One way to proceed is to approximate the area by breaking it into a bunch of rectangles and adding up the areas of all the rectangles. The more rectangles, the better the approximation.
It turns out that taking the limit of infinitely many rectangles reveals a slick trick to get the exact area. To use this trick on the function $x^2,$ we need only follow three steps:
- Work backwards to find the function whose derivative is $x^2$ (it's $\frac{1}{3} x^3$).
- Evaluate $\frac{1}{3} x^3$ at $x=0$ and $x=2$ (to get $0$ and $\frac{8}{3}$).
- Take the difference (to get $\frac{8}{3}$).

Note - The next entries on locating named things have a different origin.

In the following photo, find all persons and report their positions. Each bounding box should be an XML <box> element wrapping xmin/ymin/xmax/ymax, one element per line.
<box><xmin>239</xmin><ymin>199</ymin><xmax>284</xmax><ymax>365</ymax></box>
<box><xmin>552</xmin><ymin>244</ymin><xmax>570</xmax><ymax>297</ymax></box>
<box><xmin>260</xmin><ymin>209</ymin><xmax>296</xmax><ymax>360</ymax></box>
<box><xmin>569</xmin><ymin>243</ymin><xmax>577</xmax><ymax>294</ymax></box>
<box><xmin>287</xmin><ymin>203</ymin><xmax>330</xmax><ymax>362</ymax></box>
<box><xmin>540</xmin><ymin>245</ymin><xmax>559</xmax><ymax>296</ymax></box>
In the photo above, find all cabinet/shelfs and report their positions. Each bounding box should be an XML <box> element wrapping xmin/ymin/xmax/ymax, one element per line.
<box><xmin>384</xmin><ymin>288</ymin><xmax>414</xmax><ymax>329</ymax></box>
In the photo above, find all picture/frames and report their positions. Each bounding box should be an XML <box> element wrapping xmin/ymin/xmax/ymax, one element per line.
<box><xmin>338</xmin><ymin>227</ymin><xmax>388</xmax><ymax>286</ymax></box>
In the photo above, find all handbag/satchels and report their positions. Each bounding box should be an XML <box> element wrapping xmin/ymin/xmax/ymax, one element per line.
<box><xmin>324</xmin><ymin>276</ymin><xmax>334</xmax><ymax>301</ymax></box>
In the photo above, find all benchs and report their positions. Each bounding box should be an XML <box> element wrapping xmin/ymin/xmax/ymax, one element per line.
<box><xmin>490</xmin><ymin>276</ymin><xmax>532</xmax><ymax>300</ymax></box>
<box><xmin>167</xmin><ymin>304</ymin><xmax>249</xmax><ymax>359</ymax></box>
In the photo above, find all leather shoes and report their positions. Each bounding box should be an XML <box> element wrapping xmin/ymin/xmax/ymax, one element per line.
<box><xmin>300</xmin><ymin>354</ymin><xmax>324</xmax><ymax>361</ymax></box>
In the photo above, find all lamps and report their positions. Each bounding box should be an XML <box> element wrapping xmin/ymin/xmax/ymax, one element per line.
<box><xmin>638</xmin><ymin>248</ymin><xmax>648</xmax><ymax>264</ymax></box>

The toughest part of the process is usually the first step, which involves working backwards to find the opposite of the derivative, called the antiderivative. However, there are rules we can use to complete this step quickly.
For example, the power rule says that the integral of any function $x^n,$ where $n$ is some number, is $\frac{1}{n+1} x^{n+1}.$ That is,
You can verify that this rule is true because if you differentiate the function $\frac{1}{n+1} x^{n+1},$ you get $\frac{1}{n+1}(n+1)x^n,$ which comes out to just $x^n.$
There are other rules as well, for different types of functions.
This post is part of the series An Intuitive Primer on Calculus.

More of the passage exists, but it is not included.